# Looking for a good quality powerstrip



## Nerevarine (Sep 6, 2015)

Im looking for a powerstrip that has 
-atleast 4 ports
-good quality
-under Rs 1000
-optional - would be nice to have usb ports 

any advice on what I should buy, thanks in advance


----------



## topgear (Sep 6, 2015)

you can get this this  - the brand is good enough
Portronics Surge Protectors - Buy Online at Rs. | Snapdeal.com

If you don't need USB ports but only a very trusted brand get Belkin :
*paytm.com/shop/p/belkin-4-socket-surge-protector-grey-SOEOFSLKIN4OUT9EBKNAGR_23864


----------



## rhitwick (Sep 6, 2015)

topgear said:


> you can get this this  - the brand is good enough
> Portronics Surge Protectors - Buy Online at Rs. | Snapdeal.com
> 
> If you don't need USB ports but only a very trusted brand get Belkin :
> *paytm.com/shop/p/belkin-4-socket-surge-protector-grey-SOEOFSLKIN4OUT9EBKNAGR_23864


I trust Belkin blindly but the sad thing is that they don't have any option with USB ports.

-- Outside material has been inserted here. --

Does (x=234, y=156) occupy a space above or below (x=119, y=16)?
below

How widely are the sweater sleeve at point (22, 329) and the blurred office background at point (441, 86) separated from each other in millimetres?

I wanted to buy one surge protector two months back, and had to settle for some "Super IT" brand (some chinese brand)

Anyway, you can try this too

Powersafe PS-SP400MS-USB Four Socket Multi Switch With 2 USB Port Spike Guard 1.5 Mtr Cable 4 Strip Surge Protector Price in India - Buy Powersafe PS-SP400MS-USB Four Socket Multi Switch With 2 USB Port Spike Guard 1.5 Mtr Cable 4 Strip Surge Protect


----------



## Nerevarine (Sep 6, 2015)

Is it safe to use the USB ports on these power strips ? Can they do the job, if a electrical surge happens ? Theoretically speaking, even the wall charger is the exact same thing as these USB ports, but I'll need some assurance before I plug in my phones into those..


----------



## rhitwick (Sep 6, 2015)

They are surge protectors, I think by virtue they would protect anything that is plugged to it from surges.


----------



## Faun (Sep 6, 2015)

Nerevarine said:


> Is it safe to use the USB ports on these power strips ? Can they do the job, if a electrical surge happens ? Theoretically speaking, even the wall charger is the exact same thing as these USB ports, but I'll need some assurance before I plug in my phones into those..



They have different ratings. Belkin, more the number of ports, higher the ratings.


----------



## Nerevarine (Sep 6, 2015)

Ordered the Powersafe Strip, thanks all for replying


----------